Один из таких источников был впервые опубликован недавно. Это Ладанные книги конца XVI–XVII вв. В этой работе имеются сведения о трех выдачах ладана единственной тогда в Кремле церкви Параскевы Пятницы в 1617–1620 гг. В первой записи есть указание: «к Пятнице что у Троецкого подворья», во второй: «к пятнице что в Кремле городе против Троицкого подворья», в третьей – «к Пятнице Святой что в Кремле городе у Троецкого подворья» (43, с. 152). Как будто вторая запись прямо указывает на расположение Пятницкой церкви на противоположной стороне от Троицкого подворья Троицкой улицы.

На плане «Кремленаград», на стороне двора Богдана Бельского, выходящей на Троицкую улицу, храм не показан, но есть небольшой домик с древней столбовой колокольней, стоящей за оградой двора, на улице, к которой от домика протянуты звонарные веревки. Возможно, во время составления плана церковь временно была закрыта, или это ошибка рисовальщика.

На исторической схеме Кремля в книге С. П. Бартенева «Московский Кремль в старину и теперь» церковь Параскевы Пятницы показана по левую сторону Троицкой улицы (5, кн. 1, вклейка) (илл. 34). Позднее она вошла в состав Донского подворья; в конце XVII в. здесь был Запасный дворец, а при Анне Иоанновне в 1730 г. по проекту архитектора Б. Растрелли был выстроен деревянный дворец Анненгоф, существовавший только до 1736 г.

Илл. 34. Московский Кремль. Историческая схема. Начало XX в.
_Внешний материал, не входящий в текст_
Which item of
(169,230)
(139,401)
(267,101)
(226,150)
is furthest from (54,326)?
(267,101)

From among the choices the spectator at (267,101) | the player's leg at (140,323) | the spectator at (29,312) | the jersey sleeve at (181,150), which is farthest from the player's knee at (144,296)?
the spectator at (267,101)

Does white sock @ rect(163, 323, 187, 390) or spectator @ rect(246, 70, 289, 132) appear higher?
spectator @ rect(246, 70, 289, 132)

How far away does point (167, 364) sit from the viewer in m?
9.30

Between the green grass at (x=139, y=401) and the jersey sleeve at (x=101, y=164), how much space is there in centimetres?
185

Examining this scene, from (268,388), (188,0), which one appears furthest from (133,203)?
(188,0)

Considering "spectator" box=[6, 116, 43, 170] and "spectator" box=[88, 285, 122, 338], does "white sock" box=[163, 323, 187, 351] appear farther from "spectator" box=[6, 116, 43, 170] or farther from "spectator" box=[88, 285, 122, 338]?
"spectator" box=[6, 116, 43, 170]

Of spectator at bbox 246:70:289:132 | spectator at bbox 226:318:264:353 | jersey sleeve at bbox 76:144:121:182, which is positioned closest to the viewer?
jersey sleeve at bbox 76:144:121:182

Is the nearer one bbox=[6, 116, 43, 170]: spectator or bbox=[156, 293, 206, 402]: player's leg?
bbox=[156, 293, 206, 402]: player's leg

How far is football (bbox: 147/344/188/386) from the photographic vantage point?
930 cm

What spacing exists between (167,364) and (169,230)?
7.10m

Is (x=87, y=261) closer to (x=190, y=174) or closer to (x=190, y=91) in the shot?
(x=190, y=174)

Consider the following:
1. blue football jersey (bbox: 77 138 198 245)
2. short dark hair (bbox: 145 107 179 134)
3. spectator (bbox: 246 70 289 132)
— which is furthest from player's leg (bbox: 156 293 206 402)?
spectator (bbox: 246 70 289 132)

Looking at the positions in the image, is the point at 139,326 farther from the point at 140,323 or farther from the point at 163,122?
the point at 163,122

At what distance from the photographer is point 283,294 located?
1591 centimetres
В этом районе Кремля существовала еще одна древняя церковь – во имя Рождества Христова. По сведениям Забелина, эта церковь в XV и первой половине XVI в. стояла перед двором князей Мстиславских (23, с. 440). Двор боярина Федора Михайловича Мстиславского принадлежал ранее Плещеевым. В Рождественскую ночь 1446 г. молодой боярин Андрей Михайлович Плещеев первым принес весть об освобождении из татарского плена великого князя Василия II Васильевича Темного, разогнал наместников Шемяки и укрепил город. Тем самым был ускорен конец Шемякиной смуты. По предположению Забелина, его отец, Михаил Борисович Плещеев, в память об этом событии построил у своего двора храм Рождества Христова. Этот храм простоял на первоначальном месте 90 лет, но в 1555 г. его престол был перенесен в новую колокольню возле Ивана Великого. Как известно, при освящении церквей освящаются и места их престолов. Поэтому при перенесении престолов на прежнем их месте ставится памятный крест или часовня. Отметим, что двор Плещеевых-Мстиславских, по сведениям всех исследователей, находился на левой стороне Троицкой улицы при проходе от Троицких ворот. Это хорошо видно на сводном плане С. П. Бартенева.
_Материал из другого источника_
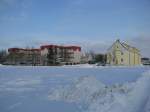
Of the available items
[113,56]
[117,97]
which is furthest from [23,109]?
[113,56]

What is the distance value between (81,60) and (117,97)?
106507mm

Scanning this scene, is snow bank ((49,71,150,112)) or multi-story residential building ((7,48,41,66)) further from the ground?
multi-story residential building ((7,48,41,66))

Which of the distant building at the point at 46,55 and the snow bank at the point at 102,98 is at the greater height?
the distant building at the point at 46,55

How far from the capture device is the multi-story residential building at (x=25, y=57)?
323 feet

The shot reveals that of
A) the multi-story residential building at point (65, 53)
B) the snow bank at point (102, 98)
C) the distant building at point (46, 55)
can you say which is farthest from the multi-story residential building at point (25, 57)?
the snow bank at point (102, 98)

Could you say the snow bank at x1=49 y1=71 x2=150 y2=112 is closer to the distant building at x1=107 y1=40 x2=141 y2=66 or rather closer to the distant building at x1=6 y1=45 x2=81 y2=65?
the distant building at x1=107 y1=40 x2=141 y2=66

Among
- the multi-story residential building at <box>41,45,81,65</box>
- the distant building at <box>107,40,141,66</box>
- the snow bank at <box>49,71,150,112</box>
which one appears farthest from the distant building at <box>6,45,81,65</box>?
the snow bank at <box>49,71,150,112</box>

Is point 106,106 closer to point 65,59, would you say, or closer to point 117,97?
point 117,97

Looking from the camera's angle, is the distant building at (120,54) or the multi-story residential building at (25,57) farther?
the multi-story residential building at (25,57)

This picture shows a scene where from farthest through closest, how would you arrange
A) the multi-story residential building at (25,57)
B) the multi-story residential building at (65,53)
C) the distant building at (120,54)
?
the multi-story residential building at (65,53) < the multi-story residential building at (25,57) < the distant building at (120,54)

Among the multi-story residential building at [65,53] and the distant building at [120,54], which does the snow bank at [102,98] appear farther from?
the multi-story residential building at [65,53]

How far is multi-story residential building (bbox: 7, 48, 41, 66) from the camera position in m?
98.4

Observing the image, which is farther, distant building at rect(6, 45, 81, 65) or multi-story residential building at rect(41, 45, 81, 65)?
multi-story residential building at rect(41, 45, 81, 65)

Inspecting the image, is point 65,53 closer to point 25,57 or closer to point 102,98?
point 25,57
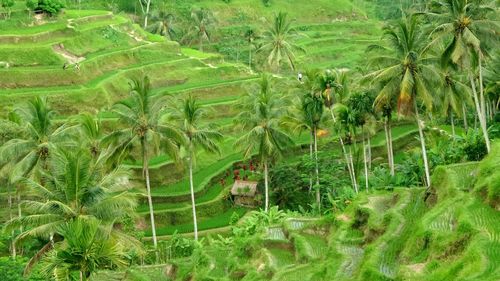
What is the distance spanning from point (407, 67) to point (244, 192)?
47.4ft

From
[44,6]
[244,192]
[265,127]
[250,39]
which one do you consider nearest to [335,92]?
[265,127]

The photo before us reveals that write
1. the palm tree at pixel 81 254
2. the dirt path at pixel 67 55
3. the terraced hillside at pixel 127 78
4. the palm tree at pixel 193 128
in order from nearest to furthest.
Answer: the palm tree at pixel 81 254, the palm tree at pixel 193 128, the terraced hillside at pixel 127 78, the dirt path at pixel 67 55

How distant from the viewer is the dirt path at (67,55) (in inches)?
1903

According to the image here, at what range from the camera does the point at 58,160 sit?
73.5 feet

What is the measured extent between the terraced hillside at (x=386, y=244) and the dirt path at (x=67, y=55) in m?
26.8

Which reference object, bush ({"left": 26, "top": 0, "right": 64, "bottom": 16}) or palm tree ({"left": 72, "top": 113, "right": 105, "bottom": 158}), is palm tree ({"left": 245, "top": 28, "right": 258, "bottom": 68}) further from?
palm tree ({"left": 72, "top": 113, "right": 105, "bottom": 158})

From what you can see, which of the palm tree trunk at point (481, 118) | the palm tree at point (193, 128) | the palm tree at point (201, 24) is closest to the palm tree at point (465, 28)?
the palm tree trunk at point (481, 118)

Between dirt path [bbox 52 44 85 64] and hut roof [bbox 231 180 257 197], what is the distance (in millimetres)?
18750

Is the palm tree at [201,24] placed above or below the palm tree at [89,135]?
above

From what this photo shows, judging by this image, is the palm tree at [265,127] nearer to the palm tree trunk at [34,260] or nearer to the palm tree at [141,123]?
the palm tree at [141,123]

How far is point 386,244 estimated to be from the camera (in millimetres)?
18922

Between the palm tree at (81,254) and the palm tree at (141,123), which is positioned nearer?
the palm tree at (81,254)

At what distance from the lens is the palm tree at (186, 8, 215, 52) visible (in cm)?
6936

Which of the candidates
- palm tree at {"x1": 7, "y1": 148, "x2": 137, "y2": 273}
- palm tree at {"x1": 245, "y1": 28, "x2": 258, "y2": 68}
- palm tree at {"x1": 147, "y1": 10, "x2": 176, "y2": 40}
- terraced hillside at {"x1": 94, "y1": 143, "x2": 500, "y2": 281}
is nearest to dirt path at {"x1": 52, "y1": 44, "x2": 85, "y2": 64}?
palm tree at {"x1": 147, "y1": 10, "x2": 176, "y2": 40}
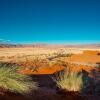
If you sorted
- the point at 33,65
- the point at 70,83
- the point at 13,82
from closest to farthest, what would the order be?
the point at 13,82 → the point at 70,83 → the point at 33,65

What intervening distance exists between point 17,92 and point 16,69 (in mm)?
1142

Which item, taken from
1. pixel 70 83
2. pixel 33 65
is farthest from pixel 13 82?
pixel 33 65

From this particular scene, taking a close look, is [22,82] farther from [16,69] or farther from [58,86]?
[58,86]

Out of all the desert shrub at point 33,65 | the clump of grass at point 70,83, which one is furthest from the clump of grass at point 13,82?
the desert shrub at point 33,65

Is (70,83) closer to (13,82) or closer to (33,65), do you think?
(13,82)

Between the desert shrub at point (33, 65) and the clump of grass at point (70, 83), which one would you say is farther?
the desert shrub at point (33, 65)

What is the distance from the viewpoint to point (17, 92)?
7.81m

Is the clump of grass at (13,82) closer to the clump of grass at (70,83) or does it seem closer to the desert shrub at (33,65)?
the clump of grass at (70,83)

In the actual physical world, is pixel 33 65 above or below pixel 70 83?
above

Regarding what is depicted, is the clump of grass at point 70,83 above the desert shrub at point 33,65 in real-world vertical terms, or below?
below

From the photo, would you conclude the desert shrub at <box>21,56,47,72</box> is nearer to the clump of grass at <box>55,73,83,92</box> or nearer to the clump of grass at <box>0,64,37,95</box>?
the clump of grass at <box>55,73,83,92</box>

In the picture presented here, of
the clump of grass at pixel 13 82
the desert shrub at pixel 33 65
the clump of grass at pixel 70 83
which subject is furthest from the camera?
the desert shrub at pixel 33 65

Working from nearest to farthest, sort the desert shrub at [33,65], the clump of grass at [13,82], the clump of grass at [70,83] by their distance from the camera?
1. the clump of grass at [13,82]
2. the clump of grass at [70,83]
3. the desert shrub at [33,65]

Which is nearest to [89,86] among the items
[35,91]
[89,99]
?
[89,99]
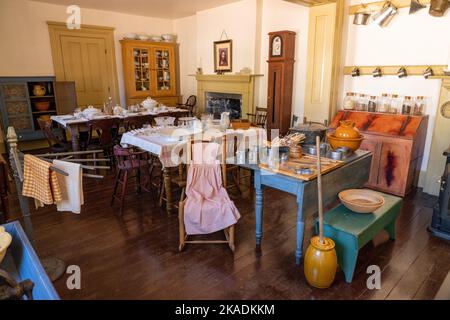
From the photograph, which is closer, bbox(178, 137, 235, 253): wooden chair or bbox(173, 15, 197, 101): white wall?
bbox(178, 137, 235, 253): wooden chair

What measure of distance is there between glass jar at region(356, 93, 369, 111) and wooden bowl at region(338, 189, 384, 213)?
1.91 meters

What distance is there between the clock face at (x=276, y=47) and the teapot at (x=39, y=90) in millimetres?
4167

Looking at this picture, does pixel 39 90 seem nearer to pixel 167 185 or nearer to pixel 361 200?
pixel 167 185

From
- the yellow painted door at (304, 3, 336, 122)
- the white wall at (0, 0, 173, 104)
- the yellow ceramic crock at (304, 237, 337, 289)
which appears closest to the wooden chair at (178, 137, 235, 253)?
the yellow ceramic crock at (304, 237, 337, 289)

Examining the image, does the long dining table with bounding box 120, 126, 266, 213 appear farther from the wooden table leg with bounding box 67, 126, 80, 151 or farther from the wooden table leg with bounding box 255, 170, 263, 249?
the wooden table leg with bounding box 67, 126, 80, 151

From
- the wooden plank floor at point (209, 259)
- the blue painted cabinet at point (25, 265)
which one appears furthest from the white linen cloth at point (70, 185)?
the wooden plank floor at point (209, 259)

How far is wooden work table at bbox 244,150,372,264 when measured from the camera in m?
2.17

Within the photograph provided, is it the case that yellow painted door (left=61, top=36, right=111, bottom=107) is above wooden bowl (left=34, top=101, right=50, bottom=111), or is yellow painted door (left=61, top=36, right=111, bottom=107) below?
above

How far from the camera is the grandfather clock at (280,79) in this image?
4773 mm

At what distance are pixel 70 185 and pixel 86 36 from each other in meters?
5.46

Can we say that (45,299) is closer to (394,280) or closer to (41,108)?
(394,280)

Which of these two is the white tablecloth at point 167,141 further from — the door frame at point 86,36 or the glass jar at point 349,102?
the door frame at point 86,36

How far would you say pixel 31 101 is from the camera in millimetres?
5617
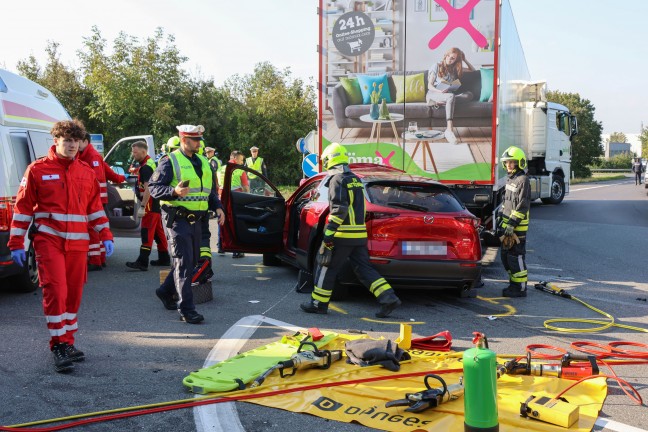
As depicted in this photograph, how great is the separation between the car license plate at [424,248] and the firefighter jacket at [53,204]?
3.38 meters

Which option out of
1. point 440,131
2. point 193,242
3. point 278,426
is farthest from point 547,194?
point 278,426

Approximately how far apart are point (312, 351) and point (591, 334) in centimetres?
290

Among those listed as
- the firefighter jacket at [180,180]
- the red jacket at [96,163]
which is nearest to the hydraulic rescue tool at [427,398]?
the firefighter jacket at [180,180]

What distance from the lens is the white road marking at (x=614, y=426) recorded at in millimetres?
4059

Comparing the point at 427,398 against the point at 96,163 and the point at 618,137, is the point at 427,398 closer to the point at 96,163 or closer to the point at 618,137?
the point at 96,163

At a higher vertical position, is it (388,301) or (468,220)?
(468,220)

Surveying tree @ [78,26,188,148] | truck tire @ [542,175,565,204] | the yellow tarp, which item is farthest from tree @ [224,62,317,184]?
the yellow tarp

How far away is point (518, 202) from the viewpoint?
330 inches


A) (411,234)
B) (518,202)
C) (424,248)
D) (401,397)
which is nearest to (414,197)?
(411,234)

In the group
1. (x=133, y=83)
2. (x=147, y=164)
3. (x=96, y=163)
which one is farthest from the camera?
(x=133, y=83)

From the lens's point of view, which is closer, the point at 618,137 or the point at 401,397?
the point at 401,397

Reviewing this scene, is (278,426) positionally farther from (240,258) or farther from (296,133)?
(296,133)

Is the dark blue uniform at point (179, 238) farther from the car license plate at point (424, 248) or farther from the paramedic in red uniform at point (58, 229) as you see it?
the car license plate at point (424, 248)

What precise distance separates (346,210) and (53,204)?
2.87m
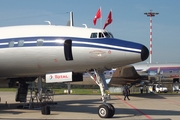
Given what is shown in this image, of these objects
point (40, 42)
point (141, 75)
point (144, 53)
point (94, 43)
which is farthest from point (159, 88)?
point (40, 42)

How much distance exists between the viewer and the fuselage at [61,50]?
13492mm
На основании этих соображений, возвращаясь к миниатюре из «Книги об избрании на царство…», кажется возможным предположить, что храм, изображенный в нижнем правом углу, – это церковь Параскевы Пятницы на Плещеевом дворе, а часовня на углу Троицкого подворья, но отгороженная от него забором и, следовательно, на территории, принадлежавшей городу, а не монастырю, поставлена в память церкви Рождества Христова, до 1555 г. находившейся в этом районе.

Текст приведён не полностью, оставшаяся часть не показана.